Exercise prompt -> Reproduce verbatim the material between the line containing "this 960×640 image." and the line containing "shattered window [548, 116, 796, 231]", inclusive, and nothing else.

Extracted data ->
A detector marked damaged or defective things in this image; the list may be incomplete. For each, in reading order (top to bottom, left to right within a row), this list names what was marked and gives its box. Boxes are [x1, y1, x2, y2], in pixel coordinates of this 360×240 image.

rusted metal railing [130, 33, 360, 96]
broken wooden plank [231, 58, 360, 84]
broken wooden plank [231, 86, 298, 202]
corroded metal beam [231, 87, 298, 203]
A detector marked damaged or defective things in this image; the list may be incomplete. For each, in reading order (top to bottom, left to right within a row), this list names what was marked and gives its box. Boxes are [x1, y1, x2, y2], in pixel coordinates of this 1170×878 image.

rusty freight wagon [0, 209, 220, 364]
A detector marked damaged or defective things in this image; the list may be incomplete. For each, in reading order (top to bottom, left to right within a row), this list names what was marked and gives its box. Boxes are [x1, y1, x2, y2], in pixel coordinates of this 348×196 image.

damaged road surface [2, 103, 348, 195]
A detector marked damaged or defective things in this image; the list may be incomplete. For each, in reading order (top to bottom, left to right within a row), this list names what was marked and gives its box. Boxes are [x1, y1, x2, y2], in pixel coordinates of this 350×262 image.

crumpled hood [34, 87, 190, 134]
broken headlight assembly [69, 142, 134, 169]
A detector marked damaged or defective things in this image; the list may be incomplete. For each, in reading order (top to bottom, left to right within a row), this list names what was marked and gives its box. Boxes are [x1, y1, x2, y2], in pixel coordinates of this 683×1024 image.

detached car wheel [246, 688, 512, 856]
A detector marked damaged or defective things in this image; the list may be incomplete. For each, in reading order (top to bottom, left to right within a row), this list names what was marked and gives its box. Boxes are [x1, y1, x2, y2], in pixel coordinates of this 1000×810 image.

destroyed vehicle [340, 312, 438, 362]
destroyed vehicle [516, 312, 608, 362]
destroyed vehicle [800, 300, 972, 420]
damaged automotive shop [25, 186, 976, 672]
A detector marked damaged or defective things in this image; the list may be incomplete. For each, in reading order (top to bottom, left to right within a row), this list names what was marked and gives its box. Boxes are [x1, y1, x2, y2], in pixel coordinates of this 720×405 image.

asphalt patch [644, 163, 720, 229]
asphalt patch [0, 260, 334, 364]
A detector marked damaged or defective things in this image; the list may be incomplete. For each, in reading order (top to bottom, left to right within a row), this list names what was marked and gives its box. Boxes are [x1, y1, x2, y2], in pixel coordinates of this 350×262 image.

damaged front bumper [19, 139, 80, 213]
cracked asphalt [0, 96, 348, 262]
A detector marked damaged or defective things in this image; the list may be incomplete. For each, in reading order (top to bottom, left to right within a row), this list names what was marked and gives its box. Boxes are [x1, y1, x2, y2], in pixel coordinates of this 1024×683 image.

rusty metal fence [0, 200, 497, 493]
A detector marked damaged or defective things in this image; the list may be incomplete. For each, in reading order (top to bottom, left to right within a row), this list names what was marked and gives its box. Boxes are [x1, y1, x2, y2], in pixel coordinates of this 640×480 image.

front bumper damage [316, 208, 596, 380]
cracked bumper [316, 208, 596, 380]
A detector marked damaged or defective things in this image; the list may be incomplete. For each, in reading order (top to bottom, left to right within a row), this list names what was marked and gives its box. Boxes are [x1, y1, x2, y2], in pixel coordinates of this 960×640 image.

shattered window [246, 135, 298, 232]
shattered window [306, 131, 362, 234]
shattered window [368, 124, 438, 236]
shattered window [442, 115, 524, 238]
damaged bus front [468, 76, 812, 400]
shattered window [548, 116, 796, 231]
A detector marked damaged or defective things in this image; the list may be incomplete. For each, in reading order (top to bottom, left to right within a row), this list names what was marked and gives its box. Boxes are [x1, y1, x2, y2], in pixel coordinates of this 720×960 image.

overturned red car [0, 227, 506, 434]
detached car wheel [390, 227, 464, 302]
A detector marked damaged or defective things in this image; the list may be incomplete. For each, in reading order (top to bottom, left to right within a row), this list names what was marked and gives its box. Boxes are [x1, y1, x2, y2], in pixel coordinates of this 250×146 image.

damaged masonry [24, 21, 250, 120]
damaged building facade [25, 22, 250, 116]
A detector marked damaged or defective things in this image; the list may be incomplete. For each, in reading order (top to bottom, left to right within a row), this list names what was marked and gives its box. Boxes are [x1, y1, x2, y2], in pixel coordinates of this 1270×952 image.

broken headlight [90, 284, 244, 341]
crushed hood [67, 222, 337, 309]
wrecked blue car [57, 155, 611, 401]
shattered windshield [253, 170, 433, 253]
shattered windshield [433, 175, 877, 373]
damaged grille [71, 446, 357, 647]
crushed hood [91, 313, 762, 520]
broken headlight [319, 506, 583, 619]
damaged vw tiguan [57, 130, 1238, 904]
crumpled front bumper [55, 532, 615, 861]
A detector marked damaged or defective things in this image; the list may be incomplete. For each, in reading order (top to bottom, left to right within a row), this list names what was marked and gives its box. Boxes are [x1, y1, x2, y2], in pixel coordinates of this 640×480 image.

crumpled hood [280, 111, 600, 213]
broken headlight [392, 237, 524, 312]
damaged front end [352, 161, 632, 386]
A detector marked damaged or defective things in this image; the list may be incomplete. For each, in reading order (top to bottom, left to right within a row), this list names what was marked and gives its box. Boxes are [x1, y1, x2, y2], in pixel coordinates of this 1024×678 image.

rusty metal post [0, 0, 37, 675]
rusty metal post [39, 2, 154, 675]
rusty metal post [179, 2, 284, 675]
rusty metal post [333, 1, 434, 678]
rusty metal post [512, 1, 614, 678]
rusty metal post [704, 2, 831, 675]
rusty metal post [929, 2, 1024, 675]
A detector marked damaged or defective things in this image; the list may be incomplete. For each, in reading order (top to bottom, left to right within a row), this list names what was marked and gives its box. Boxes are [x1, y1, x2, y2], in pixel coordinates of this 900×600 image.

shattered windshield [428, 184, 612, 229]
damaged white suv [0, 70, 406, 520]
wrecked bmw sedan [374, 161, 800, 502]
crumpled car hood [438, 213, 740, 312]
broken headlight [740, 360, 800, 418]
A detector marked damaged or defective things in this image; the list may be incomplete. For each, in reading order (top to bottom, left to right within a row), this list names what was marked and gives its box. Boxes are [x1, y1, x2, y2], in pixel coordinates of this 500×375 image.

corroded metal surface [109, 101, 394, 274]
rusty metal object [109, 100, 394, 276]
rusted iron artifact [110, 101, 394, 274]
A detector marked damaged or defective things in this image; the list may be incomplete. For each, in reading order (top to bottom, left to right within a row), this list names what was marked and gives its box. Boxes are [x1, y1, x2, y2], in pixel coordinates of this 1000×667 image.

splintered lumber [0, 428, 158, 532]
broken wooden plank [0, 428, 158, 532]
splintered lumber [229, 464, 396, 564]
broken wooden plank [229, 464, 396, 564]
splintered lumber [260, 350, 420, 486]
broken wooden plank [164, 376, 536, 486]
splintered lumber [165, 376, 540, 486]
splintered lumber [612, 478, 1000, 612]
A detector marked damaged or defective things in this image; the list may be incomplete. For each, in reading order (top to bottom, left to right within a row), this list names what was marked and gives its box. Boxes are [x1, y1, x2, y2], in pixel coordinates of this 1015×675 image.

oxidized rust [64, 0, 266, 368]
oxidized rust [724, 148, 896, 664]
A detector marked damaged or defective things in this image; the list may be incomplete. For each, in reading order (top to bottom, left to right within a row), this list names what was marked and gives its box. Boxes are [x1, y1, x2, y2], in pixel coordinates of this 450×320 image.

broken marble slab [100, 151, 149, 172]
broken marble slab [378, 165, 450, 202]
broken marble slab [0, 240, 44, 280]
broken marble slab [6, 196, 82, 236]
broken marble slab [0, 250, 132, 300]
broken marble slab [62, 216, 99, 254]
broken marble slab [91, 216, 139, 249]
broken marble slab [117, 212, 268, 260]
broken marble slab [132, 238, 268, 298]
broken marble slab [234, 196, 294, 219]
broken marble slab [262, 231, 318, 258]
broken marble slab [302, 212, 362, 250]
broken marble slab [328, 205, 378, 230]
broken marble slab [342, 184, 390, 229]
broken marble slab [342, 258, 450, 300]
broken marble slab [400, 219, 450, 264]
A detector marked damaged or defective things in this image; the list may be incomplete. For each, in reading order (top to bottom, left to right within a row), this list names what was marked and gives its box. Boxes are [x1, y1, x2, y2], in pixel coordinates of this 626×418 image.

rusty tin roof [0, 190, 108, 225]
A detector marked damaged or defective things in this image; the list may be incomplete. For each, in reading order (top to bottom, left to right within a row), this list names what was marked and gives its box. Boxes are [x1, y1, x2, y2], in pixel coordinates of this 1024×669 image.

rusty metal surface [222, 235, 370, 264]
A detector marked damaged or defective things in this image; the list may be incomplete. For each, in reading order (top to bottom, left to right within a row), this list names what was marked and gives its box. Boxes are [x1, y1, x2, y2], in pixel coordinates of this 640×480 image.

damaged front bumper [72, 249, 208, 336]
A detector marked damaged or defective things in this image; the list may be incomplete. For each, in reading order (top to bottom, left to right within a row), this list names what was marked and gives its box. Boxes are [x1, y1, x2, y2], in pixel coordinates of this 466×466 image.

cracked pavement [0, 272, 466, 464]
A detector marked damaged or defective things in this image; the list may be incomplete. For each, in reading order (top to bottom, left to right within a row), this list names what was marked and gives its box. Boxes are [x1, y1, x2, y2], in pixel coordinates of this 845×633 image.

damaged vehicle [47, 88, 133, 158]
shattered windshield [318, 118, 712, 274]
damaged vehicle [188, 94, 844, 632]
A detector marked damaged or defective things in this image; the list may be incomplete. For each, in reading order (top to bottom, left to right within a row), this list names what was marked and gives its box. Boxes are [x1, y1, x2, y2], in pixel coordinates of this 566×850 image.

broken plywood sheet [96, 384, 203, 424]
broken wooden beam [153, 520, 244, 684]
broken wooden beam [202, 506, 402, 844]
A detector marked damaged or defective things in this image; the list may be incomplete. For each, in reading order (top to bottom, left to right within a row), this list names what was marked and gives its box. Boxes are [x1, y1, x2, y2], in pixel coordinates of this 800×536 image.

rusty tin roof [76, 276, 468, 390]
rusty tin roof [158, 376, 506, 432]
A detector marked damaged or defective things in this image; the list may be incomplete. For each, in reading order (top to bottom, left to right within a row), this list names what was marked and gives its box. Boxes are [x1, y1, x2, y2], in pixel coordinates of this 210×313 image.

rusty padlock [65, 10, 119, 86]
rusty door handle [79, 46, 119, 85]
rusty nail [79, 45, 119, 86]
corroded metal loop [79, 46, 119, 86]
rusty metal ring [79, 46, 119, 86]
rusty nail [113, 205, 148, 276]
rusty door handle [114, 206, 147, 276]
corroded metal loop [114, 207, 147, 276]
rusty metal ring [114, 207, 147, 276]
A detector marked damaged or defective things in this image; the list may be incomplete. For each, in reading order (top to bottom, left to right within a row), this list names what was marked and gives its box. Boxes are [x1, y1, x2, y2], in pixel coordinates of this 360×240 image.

Written solution ->
A detector marked damaged or defective things in this image; the list may be incomplete. For each, in reading order (top to bottom, left to right within a row), this list names what was marked and gives its box. Boxes are [x1, y1, x2, y2], in pixel coordinates of this 960×640 image.

shattered window [246, 135, 298, 232]
shattered window [306, 131, 362, 234]
shattered window [368, 124, 438, 236]
shattered window [442, 115, 524, 238]
damaged bus front [468, 76, 812, 400]
shattered window [548, 116, 796, 231]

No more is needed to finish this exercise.